**What to do:** Could you reproduce every one of the records below word for word, leaving out the pictures?

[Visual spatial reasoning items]
--------------------

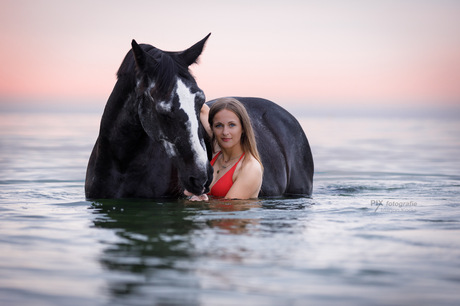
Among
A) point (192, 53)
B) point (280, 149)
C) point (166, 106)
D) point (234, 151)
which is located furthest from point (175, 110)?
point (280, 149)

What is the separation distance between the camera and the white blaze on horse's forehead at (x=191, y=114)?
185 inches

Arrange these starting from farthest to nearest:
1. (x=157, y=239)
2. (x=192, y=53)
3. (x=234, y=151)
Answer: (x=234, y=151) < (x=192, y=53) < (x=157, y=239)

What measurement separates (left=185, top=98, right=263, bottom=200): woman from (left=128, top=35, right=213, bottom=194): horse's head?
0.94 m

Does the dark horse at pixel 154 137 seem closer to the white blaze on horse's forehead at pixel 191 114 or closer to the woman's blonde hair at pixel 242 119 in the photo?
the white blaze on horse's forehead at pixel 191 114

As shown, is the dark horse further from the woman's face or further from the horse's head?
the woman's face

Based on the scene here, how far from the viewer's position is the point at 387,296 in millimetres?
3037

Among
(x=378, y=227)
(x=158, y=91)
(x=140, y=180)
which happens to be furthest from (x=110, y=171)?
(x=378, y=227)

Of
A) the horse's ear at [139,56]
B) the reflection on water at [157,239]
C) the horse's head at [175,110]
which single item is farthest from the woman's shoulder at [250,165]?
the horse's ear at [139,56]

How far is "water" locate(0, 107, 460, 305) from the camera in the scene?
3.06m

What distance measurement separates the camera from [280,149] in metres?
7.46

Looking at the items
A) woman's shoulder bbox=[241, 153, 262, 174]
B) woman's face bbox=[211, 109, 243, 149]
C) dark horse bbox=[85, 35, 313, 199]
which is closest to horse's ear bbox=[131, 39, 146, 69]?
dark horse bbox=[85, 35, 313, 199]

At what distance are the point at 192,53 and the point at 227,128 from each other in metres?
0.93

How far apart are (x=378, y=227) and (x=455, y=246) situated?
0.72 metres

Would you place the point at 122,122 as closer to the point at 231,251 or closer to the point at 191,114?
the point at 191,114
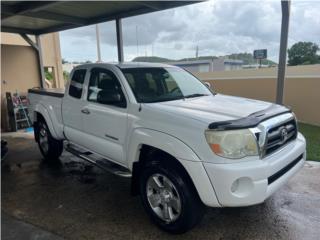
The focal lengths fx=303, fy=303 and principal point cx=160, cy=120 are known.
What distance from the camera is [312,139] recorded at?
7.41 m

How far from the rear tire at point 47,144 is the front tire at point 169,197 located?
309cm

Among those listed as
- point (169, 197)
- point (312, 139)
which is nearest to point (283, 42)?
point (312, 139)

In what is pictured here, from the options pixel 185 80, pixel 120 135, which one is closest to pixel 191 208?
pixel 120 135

--------------------

**Complete answer:**
Among
A) point (192, 53)
B) point (280, 149)
C) point (166, 106)
D) point (234, 151)
which is located furthest from point (175, 110)?
point (280, 149)

What is the separation distance between the camera and the white blaze on horse's forehead at (x=191, y=114)?
185 inches

Arrange these starting from farthest to nearest:
1. (x=157, y=239)
2. (x=192, y=53)
3. (x=234, y=151)
Answer: (x=234, y=151) < (x=192, y=53) < (x=157, y=239)

What measurement separates (left=185, top=98, right=263, bottom=200): woman from (left=128, top=35, right=213, bottom=194): horse's head?
0.94 m

Does the dark horse at pixel 154 137 seem closer to the white blaze on horse's forehead at pixel 191 114 or closer to the woman's blonde hair at pixel 242 119 in the photo?
the white blaze on horse's forehead at pixel 191 114

As shown, is the dark horse further from the woman's face or further from the horse's head?
the woman's face

Based on the scene here, how far from the viewer's position is the point at 387,296 in millimetres?
3037

Among
(x=378, y=227)
(x=158, y=91)
(x=140, y=180)
which happens to be furthest from (x=110, y=171)?
(x=378, y=227)

Of
A) the horse's ear at [139,56]
B) the reflection on water at [157,239]
C) the horse's head at [175,110]
which single item is farthest from the woman's shoulder at [250,165]?
the horse's ear at [139,56]

How far is "water" locate(0, 107, 460, 305) from the camera in the scene?
3.06m

What distance measurement separates the camera from [280,149] in metres?
7.46

Looking at the items
A) woman's shoulder bbox=[241, 153, 262, 174]
B) woman's face bbox=[211, 109, 243, 149]
C) dark horse bbox=[85, 35, 313, 199]
which is closest to horse's ear bbox=[131, 39, 146, 69]?
dark horse bbox=[85, 35, 313, 199]

At what distance are the point at 192,53 and the point at 227,128 from each other in metres?
0.93

How far apart are (x=378, y=227) and (x=455, y=246) situated?
0.72 metres

Would you place the point at 122,122 as closer to the point at 231,251 or closer to the point at 191,114?
the point at 191,114
The focal lengths fx=303, fy=303 and principal point cx=160, cy=120 are known.
What distance from the camera is [312,139] recorded at?
7.41 m

How far from the rear tire at point 47,144 is the front tire at point 169,197 located?
309cm

Among those listed as
- point (169, 197)
- point (312, 139)
which is nearest to point (283, 42)?
point (312, 139)

In what is pictured here, from the options pixel 185 80, pixel 120 135, which one is closest to pixel 191 208?
pixel 120 135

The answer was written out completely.